Kudos aux filles, surtout celles qui sont au kiosque de « bisous gratuits ». Votre contenance est mise à rude épreuve, je vous le concède, et n'ayez crainte ! La plupart d'entre nous ont de la compassion pour vous. Après tout, on ne blâme pas des cégépiennes ou de jeunes universitaires d'être des victimes consentantes d'une tradition patriarcale faisant de nous des femmes-objets.

Il est seulement triste de voir sur Peel et Crescent des femmes de demain qui sont diminuées à un concept marketing où elles ne sont que des femmes sexy, des rôles prédéfinis et des clichés.

Enfin, des clichés d'ici. Vous êtes les femmes ambassadrices de Montréal ; aux yeux des touristes, vous êtes les souvenirs glorieux qu'ils amèneront chez eux, les photos qu'ils auront dans leur fil d'actualité sur Facebook. Soyons clairs, la notoriété de notre ville repose justement sur vous, sur nos festivals et sur notre atmosphère propice aux partys qui caractérisent la période estivale. Vous contribuez au rayonnement de Montréal, vous êtes un lubrifiant économique colossal ! Si Montréal est vu à l'international comme une ville fun, c'est en partie grâce à vous.

Faites fi des FEMEN qui essaient de se joindre à la fête : elles montrent gratuitement leurs seins quand, en réalité, le but est d'attirer les touristes chez les danseuses ou les escortes, qui eux ont moussé leur publicité. Ces FEMEN, mais quelle concurrence déloyale !

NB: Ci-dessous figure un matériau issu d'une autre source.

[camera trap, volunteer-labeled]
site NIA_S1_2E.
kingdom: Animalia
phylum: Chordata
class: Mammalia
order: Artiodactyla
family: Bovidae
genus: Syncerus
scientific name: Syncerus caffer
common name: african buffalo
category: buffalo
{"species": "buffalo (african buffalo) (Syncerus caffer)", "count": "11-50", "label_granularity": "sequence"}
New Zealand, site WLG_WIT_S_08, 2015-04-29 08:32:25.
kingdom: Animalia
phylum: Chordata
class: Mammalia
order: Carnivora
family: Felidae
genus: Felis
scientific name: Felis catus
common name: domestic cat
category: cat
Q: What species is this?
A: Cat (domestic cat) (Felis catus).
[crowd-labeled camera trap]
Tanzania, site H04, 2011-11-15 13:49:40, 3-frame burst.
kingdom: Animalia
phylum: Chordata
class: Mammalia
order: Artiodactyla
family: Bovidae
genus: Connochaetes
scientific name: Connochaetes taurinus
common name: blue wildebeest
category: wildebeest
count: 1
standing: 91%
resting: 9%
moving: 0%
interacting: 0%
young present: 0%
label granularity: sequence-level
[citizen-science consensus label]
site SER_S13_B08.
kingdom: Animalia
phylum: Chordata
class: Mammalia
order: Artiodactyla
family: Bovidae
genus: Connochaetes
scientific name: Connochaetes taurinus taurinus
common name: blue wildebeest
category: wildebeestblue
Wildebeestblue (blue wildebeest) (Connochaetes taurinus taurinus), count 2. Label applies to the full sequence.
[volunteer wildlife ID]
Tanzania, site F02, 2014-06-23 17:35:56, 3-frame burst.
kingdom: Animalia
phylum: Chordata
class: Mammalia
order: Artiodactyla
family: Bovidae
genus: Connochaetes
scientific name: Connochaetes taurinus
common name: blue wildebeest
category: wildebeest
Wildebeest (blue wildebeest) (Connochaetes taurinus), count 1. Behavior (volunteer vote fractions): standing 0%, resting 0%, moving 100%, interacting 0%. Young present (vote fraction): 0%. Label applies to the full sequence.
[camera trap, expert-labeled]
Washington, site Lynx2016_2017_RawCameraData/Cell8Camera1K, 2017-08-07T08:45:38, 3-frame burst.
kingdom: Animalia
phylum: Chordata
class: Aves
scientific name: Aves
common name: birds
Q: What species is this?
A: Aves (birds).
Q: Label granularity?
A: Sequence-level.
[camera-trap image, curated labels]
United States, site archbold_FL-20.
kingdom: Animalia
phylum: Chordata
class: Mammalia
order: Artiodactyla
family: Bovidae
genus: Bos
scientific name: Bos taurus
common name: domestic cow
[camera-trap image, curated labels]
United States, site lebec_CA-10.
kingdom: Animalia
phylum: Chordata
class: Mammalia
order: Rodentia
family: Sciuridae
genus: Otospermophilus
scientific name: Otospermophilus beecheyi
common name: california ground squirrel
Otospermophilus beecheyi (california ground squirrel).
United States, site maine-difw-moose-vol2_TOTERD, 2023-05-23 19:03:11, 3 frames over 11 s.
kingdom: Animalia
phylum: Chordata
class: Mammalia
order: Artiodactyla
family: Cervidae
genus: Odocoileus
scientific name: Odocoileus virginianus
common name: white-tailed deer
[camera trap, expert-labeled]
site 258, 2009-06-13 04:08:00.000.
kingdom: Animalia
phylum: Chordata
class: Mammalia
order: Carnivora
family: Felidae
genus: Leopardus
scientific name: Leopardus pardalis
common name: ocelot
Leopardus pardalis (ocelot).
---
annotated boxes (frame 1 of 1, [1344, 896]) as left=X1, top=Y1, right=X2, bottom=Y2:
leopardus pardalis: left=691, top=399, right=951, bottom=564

Je sais bien que l'attrait de l'argent est assez aveuglant quand notre agence nous appelle pour nous proposer ce contrat, mais parmi toute cette euphorie du Grand Prix, n'oublions pas que nous, les mannequins, ne sommes qu'un symptôme de l'instrumentalisation de la femme à des fins publicitaires. Les agences de mannequins ne sont que les proxénètes de l'industrie promotionnelle. Les prostituées servent à des fins sexuelles, les « trophy wives » servent à des fins décoratives, et nous, à des fins marketing.

Tenez bon.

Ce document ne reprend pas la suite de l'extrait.